Charles Schwab of discount brokerage Charles Schwab Corp. believes "commitment to the customer is above all else and must be combined with commitment to technology, service, and employee training to serve those customers. To make the right investments...you must place your customer's long-term interests before next quarter's profits. Wall Street doesn't always like that in the short-term, but it's the only way to ensure a winning formula that keeps your service promise to customers and makes it possible to build stronger, more profitable relationships with your customers over the long term."

Learning Experience

While the 27 chief executives surveyed work for prosperous companies, they remain eager to further improve stock-price growth. The most popular strategies include better communications, more time-efficient investor relations, and a changed shareholder mix. We will ask the same questions next year of a CEO subgroup and compare their responses with those of this year's respondents.

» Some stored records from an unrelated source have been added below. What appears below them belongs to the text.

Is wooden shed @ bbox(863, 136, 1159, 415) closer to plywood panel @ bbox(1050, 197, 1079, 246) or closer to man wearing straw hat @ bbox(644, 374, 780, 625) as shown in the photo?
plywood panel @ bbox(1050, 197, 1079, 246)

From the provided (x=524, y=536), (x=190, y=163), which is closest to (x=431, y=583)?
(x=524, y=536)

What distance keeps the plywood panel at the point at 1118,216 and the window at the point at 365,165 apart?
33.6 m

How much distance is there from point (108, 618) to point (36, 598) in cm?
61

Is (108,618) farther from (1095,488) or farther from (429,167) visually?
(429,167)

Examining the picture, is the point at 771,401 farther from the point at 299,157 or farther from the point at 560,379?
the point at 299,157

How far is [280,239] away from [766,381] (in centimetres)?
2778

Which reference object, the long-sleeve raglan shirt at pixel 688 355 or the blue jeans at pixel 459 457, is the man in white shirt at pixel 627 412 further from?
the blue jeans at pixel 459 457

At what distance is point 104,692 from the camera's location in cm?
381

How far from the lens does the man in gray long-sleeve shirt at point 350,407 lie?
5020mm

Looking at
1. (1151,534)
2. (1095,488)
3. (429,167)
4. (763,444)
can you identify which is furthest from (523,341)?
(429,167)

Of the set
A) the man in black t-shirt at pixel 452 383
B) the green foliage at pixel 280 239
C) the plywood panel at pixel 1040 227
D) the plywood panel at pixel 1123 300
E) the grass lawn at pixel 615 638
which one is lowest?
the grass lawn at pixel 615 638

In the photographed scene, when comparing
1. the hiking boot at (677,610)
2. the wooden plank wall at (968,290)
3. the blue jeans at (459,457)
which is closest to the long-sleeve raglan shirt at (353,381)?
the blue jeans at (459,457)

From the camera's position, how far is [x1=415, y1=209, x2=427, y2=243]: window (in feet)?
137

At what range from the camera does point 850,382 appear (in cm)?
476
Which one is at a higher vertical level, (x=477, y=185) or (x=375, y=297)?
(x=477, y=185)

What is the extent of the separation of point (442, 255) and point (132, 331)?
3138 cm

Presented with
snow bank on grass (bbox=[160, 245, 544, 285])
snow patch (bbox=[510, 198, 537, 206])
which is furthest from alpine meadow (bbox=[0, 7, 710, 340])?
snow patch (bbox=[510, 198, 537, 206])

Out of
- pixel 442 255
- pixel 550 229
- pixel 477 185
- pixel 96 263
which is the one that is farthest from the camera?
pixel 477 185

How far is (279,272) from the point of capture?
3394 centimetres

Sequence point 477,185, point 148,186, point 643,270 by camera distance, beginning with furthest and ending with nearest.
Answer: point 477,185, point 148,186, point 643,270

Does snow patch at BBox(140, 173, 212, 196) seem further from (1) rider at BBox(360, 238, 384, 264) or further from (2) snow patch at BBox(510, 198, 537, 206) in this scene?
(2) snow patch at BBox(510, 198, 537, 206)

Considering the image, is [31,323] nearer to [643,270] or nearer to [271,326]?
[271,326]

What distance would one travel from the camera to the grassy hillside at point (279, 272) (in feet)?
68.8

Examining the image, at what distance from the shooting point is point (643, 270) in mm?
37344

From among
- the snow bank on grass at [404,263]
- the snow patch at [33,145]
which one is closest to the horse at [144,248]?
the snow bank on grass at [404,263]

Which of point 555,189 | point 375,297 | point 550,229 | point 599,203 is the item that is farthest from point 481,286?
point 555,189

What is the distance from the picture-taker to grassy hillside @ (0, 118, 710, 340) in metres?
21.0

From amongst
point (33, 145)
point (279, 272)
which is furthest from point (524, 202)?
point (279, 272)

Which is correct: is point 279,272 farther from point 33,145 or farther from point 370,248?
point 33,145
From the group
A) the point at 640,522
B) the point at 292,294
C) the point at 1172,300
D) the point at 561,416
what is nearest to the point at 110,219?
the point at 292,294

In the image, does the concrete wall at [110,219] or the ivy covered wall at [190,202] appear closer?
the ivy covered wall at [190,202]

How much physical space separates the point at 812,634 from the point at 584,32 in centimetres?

To be sure, the CE 100 isn't the only investment approach that focuses on the role and performance of the chief executive. Some pundits argue that certain underperforming or new CEOs are better bets. (Skeptics may want to consider the track record of Allied Signal's Lawrence Bossidy.) Others say companies that replace the CEO before the normal retirement age experience above-average share-price growth.

If trends hold true, odds-on favorites to crack the top 100 next year are CEOs at the top and bottom of this year's list. Stephen Kaufman of Arrow Electronics and Gian Fulgoni of Information Resources, respectively, were at the top and bottom of the last two lists. Can they repeat for a third consecutive year? No one has done so yet. But as CEOs learn more about what it takes to stay on top, perhaps we will see more continuity in our list from year to year. In turn, that would improve the value of the CE Index as an investment and management tool.


Taking Stock

CEOs cite factors affecting stock-price performance . . .


Expectations for performance after 1993       25%
Improved profitability measured by returns    24%
Fast growth from 1991-1993                    20%
Management credibility                        16%
Quality of investor relations effort           8%
Improved flow of information to investors      4%


. . . and indicate ways to improve future stock-price growth.


Communicate better                            27%
Reduce time spent on investor relations       14%
Adjust the mix of investors                    9%

Donald W. Mitchell is chairman and chief executive of Mitchell and Co., a financial and management consulting firm in Waltham, MA. He is also chairman and CEO of Outstanding Chief Executive Officers and Share Price Growth 100, collaborative research organizations directed by leading executives and their companies, including many of the CE 100.